[Tasks to carry out]:
A: Answer these questions from the travel diary, one line each, marked (i), (ii) and (iii):
(i) Who showed the travelers how to get a metro ticket?
(ii) How many women in headscarves were counted in the train carriage?
(iii) What did the writer use in place of a knife?
B: Retype the travel diary from "4 KGB spies" up to and including "next few days.".
C: Summarize the travel diary in two sentences.

[Selected text]:
After the sedentary madness of the train, Moscow was an intimidating place in which to find ourselves. Our old friend John held our hands and took us toward the metro. Showed us how to get a ticket and bid us farewell. A nice bloke was John. I hope he becomes president. We navigated the metro, which thankfully wasn’t too complex, and had a good old stare at some real Russians. From a single train carriage I counted:
3 women in headscarves
1 USSR badge (pinned on to a girl younger than me, no less. Do Russians ‘do’ irony?)
4 KGB spies
1 woman holding a bear
The first three are true.
We woke up at 9am which turned out to be 8am. We’re not only travelling through the wilds of Siberia, we also seem to be travelling through time. Many times zones will be passed over the next few days.
“Time for a spot of breakfast! I´ll slice the bread” I bellowed from my plinth of confidence. What could be easier than slicing bread? Well, dearest reader, it turns out that absolutely anything in the known world is easier. Where to start? First of all, we had no knife so had to make do with the corner of a piece of plastic which was as blunt as a drunken Irishman. The bread as well seemed to resist the temptation to be sliced and much preferred crumbling into an inedible and unbelievable mess. The cheese and salami which we bought fared no better. It was a culinary massacre and I was the perp.

[Provided material]:
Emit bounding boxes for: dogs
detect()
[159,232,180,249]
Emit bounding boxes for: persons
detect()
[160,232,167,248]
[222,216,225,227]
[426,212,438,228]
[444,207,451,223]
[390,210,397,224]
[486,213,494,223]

[Answers for the exercise]:
A:
(i) John
(ii) Three
(iii) The corner of a piece of plastic

B:
4 KGB spies
1 woman holding a bear
The first three are true.
We woke up at 9am which turned out to be 8am. We’re not only travelling through the wilds of Siberia, we also seem to be travelling through time. Many times zones will be passed over the next few days.

C: In Moscow, the writer's group was shown to the metro by their friend John and counted passengers in a train carriage, though only the first three items of that list are true. Later, while crossing time zones in Siberia, the writer tried to make breakfast without a knife, and the bread, cheese and salami ended up a mess.